● PASSAGE GIVEN
****************

Each row in the data frame df contains both coordinates and labels (or keys) that identify to which polygon the coordinates belong. This function groups the data frame according to keys and forms a SpatialPolygons object from the coordinates in each group. It is important that all rings are closed, that is, that the last row of each group is identical to the first row. Since keys can be of length greater than one, we identify each polygon with a new key by forming an MD5 hash made out of the respective keys variables that in themselves are unique (and therefore the hashed key is also unique). For lon-lat coordinates use proj = CRS("+proj=longlat +ellps=sphere").

Examples

library(sp)
df <- data.frame(id = c(rep(1,4),rep(2,4)),
                 x = c(0,1,0,0,2,3,2,2),
                 y=c(0,0,1,0,0,1,1,0))
pols <- df_to_SpatialPolygons(df,"id",c("x","y"),CRS())
## Not run: plot(pols)

---

Distance Matrix Computation from Two Matrices

Description

This function extends dist to accept two arguments.

Usage

distR(x1, x2 = NULL)

Arguments

x1	matrix of size N1 x n
x2	matrix of size N2 x n

Details

Computes the distances between the coordinates in x1 and the coordinates in x2. The matrices x1 and x2 do not need to have the same number of rows, but need to have the same number of columns (e.g., manifold dimensions).

Value

Matrix of size N1 x N2

Examples

A <- matrix(rnorm(50),5,10)
D <- distR(A,A[-3,])

---

Compute distance

Description

Compute distance using object of class measure or manifold.

Usage

distance(d, x1, x2 = NULL)

## S4 method for signature 'measure'
distance(d, x1, x2 = NULL)

## S4 method for signature 'manifold'
distance(d, x1, x2 = NULL)

Arguments

d	object of class measure or manifold
x1	first coordinate
x2	second coordinate

See Also

real_line, plane, sphere, STplane and STsphere for constructing manifolds, and distances for the type of distances available.

Examples

distance(sphere(),matrix(0,1,2),matrix(10,1,2))
distance(plane(),matrix(0,1,2),matrix(10,1,2))

---

Pre-configured distances

Description

Useful objects of class distance included in package.

Usage

measure(dist, dim)

Euclid_dist(dim = 2L)

gc_dist(R = NULL)

gc_dist_time(R = NULL)

Arguments

dist	a function taking two arguments x1,x2
dim	the dimension of the manifold (e.g., 2 for a plane)
R	great-circle radius

Details

Initialises an object of class measure which contains a function dist used for computing the distance between two points. Currently the Euclidean distance and the great-circle distance are included with FRK.

Examples

M1 <- measure(distR,2)
D <- distance(M1,matrix(rnorm(10),5,2))

---

Draw a map of the world with country boundaries.

Description

Layers a ggplot2 map of the world over the current ggplot2 object.

Usage

draw_world(g = ggplot() + theme_bw() + xlab("") + ylab(""), inc_border = TRUE)

Arguments

g	initial ggplot object
inc_border	flag indicating whether a map border should be drawn or not; see details.

****************

● RECORDS TO PROCESS

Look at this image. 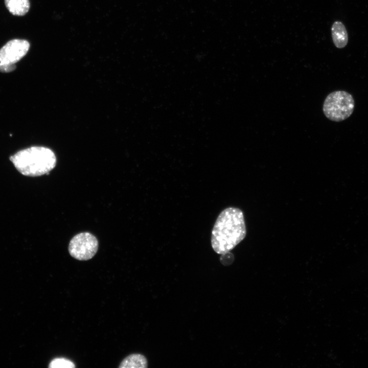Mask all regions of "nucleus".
I'll return each mask as SVG.
<instances>
[{
  "label": "nucleus",
  "mask_w": 368,
  "mask_h": 368,
  "mask_svg": "<svg viewBox=\"0 0 368 368\" xmlns=\"http://www.w3.org/2000/svg\"><path fill=\"white\" fill-rule=\"evenodd\" d=\"M246 226L242 211L237 208L223 210L213 226L211 245L218 254L228 252L245 238Z\"/></svg>",
  "instance_id": "obj_1"
},
{
  "label": "nucleus",
  "mask_w": 368,
  "mask_h": 368,
  "mask_svg": "<svg viewBox=\"0 0 368 368\" xmlns=\"http://www.w3.org/2000/svg\"><path fill=\"white\" fill-rule=\"evenodd\" d=\"M16 169L27 176L48 174L56 165V157L51 149L32 146L21 150L10 157Z\"/></svg>",
  "instance_id": "obj_2"
},
{
  "label": "nucleus",
  "mask_w": 368,
  "mask_h": 368,
  "mask_svg": "<svg viewBox=\"0 0 368 368\" xmlns=\"http://www.w3.org/2000/svg\"><path fill=\"white\" fill-rule=\"evenodd\" d=\"M354 107L355 101L350 93L343 90H337L327 96L323 103V110L329 120L340 122L352 114Z\"/></svg>",
  "instance_id": "obj_3"
},
{
  "label": "nucleus",
  "mask_w": 368,
  "mask_h": 368,
  "mask_svg": "<svg viewBox=\"0 0 368 368\" xmlns=\"http://www.w3.org/2000/svg\"><path fill=\"white\" fill-rule=\"evenodd\" d=\"M29 48V42L24 39H14L7 42L0 49V71L14 70L15 64L26 55Z\"/></svg>",
  "instance_id": "obj_4"
},
{
  "label": "nucleus",
  "mask_w": 368,
  "mask_h": 368,
  "mask_svg": "<svg viewBox=\"0 0 368 368\" xmlns=\"http://www.w3.org/2000/svg\"><path fill=\"white\" fill-rule=\"evenodd\" d=\"M98 249V241L96 237L89 232L80 233L75 235L70 241L68 252L74 258L86 261L91 259Z\"/></svg>",
  "instance_id": "obj_5"
},
{
  "label": "nucleus",
  "mask_w": 368,
  "mask_h": 368,
  "mask_svg": "<svg viewBox=\"0 0 368 368\" xmlns=\"http://www.w3.org/2000/svg\"><path fill=\"white\" fill-rule=\"evenodd\" d=\"M331 33L334 45L339 49L343 48L348 42L347 30L344 25L339 21H335L332 25Z\"/></svg>",
  "instance_id": "obj_6"
},
{
  "label": "nucleus",
  "mask_w": 368,
  "mask_h": 368,
  "mask_svg": "<svg viewBox=\"0 0 368 368\" xmlns=\"http://www.w3.org/2000/svg\"><path fill=\"white\" fill-rule=\"evenodd\" d=\"M119 368H146L148 362L146 358L139 353L129 355L121 362Z\"/></svg>",
  "instance_id": "obj_7"
},
{
  "label": "nucleus",
  "mask_w": 368,
  "mask_h": 368,
  "mask_svg": "<svg viewBox=\"0 0 368 368\" xmlns=\"http://www.w3.org/2000/svg\"><path fill=\"white\" fill-rule=\"evenodd\" d=\"M5 6L13 15L24 16L30 8L29 0H5Z\"/></svg>",
  "instance_id": "obj_8"
},
{
  "label": "nucleus",
  "mask_w": 368,
  "mask_h": 368,
  "mask_svg": "<svg viewBox=\"0 0 368 368\" xmlns=\"http://www.w3.org/2000/svg\"><path fill=\"white\" fill-rule=\"evenodd\" d=\"M75 366L73 361L63 357L52 359L48 366L50 368H74Z\"/></svg>",
  "instance_id": "obj_9"
}]
</instances>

****************

● DIRECTIVE 1
Reproduce everything from "real_line, plane, sphere, STplane" down to "included in package." in the R function documentation, without changing anything.
● DIRECTIVE 2
Return every line of the records that contains the string "fill".

● CORRECT RESULT 1
real_line, plane, sphere, STplane and STsphere for constructing manifolds, and distances for the type of distances available.

Examples

distance(sphere(),matrix(0,1,2),matrix(10,1,2))
distance(plane(),matrix(0,1,2),matrix(10,1,2))

---

Pre-configured distances

Description

Useful objects of class distance included in package.

● CORRECT RESULT 2
  "mask_svg": "<svg viewBox=\"0 0 368 368\" xmlns=\"http://www.w3.org/2000/svg\"><path fill=\"white\" fill-rule=\"evenodd\" d=\"M246 226L242 211L237 208L223 210L213 226L211 245L218 254L228 252L245 238Z\"/></svg>",
  "mask_svg": "<svg viewBox=\"0 0 368 368\" xmlns=\"http://www.w3.org/2000/svg\"><path fill=\"white\" fill-rule=\"evenodd\" d=\"M16 169L27 176L48 174L56 165V157L51 149L32 146L21 150L10 157Z\"/></svg>",
  "mask_svg": "<svg viewBox=\"0 0 368 368\" xmlns=\"http://www.w3.org/2000/svg\"><path fill=\"white\" fill-rule=\"evenodd\" d=\"M354 107L355 101L350 93L343 90H337L327 96L323 103V110L329 120L340 122L352 114Z\"/></svg>",
  "mask_svg": "<svg viewBox=\"0 0 368 368\" xmlns=\"http://www.w3.org/2000/svg\"><path fill=\"white\" fill-rule=\"evenodd\" d=\"M29 48V42L24 39H14L7 42L0 49V71L14 70L15 64L26 55Z\"/></svg>",
  "mask_svg": "<svg viewBox=\"0 0 368 368\" xmlns=\"http://www.w3.org/2000/svg\"><path fill=\"white\" fill-rule=\"evenodd\" d=\"M98 249V241L96 237L89 232L80 233L75 235L70 241L68 252L74 258L86 261L91 259Z\"/></svg>",
  "mask_svg": "<svg viewBox=\"0 0 368 368\" xmlns=\"http://www.w3.org/2000/svg\"><path fill=\"white\" fill-rule=\"evenodd\" d=\"M331 33L334 45L339 49L343 48L348 42L347 30L344 25L339 21H335L332 25Z\"/></svg>",
  "mask_svg": "<svg viewBox=\"0 0 368 368\" xmlns=\"http://www.w3.org/2000/svg\"><path fill=\"white\" fill-rule=\"evenodd\" d=\"M119 368H146L148 362L146 358L139 353L129 355L121 362Z\"/></svg>",
  "mask_svg": "<svg viewBox=\"0 0 368 368\" xmlns=\"http://www.w3.org/2000/svg\"><path fill=\"white\" fill-rule=\"evenodd\" d=\"M5 6L13 15L24 16L30 8L29 0H5Z\"/></svg>",
  "mask_svg": "<svg viewBox=\"0 0 368 368\" xmlns=\"http://www.w3.org/2000/svg\"><path fill=\"white\" fill-rule=\"evenodd\" d=\"M75 366L73 361L63 357L52 359L48 366L50 368H74Z\"/></svg>",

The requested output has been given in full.